**Work request:**
Look through the material and copy each line holding "repair".

**Data shown:**
-- Opening Marker --

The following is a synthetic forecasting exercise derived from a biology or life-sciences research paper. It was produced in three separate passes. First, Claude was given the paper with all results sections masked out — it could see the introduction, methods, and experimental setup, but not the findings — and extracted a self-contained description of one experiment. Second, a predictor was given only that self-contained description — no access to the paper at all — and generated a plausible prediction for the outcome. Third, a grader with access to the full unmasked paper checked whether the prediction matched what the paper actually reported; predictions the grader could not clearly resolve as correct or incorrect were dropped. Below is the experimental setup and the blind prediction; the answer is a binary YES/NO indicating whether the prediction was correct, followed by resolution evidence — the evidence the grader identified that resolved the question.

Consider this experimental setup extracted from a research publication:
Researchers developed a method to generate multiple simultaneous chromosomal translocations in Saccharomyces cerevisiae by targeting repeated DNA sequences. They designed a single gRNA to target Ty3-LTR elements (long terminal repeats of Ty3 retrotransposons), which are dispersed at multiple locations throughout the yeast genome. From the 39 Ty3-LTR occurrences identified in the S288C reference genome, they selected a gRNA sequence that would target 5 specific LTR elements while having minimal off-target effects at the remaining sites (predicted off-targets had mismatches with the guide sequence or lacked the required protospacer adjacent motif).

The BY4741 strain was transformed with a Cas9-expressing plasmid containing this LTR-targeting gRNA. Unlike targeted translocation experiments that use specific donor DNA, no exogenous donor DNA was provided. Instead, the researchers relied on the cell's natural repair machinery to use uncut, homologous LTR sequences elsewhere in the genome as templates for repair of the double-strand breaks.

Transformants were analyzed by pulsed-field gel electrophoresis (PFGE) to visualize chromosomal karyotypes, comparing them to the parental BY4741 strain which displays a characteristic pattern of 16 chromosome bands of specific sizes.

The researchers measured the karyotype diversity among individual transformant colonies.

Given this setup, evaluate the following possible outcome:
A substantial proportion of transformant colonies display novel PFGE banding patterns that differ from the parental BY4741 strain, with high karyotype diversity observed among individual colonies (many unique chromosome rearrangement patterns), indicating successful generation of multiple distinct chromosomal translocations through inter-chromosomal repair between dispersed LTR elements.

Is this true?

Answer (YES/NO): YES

-- Closing Marker --

**Exercise answer:**
The BY4741 strain was transformed with a Cas9-expressing plasmid containing this LTR-targeting gRNA. Unlike targeted translocation experiments that use specific donor DNA, no exogenous donor DNA was provided. Instead, the researchers relied on the cell's natural repair machinery to use uncut, homologous LTR sequences elsewhere in the genome as templates for repair of the double-strand breaks.
A substantial proportion of transformant colonies display novel PFGE banding patterns that differ from the parental BY4741 strain, with high karyotype diversity observed among individual colonies (many unique chromosome rearrangement patterns), indicating successful generation of multiple distinct chromosomal translocations through inter-chromosomal repair between dispersed LTR elements.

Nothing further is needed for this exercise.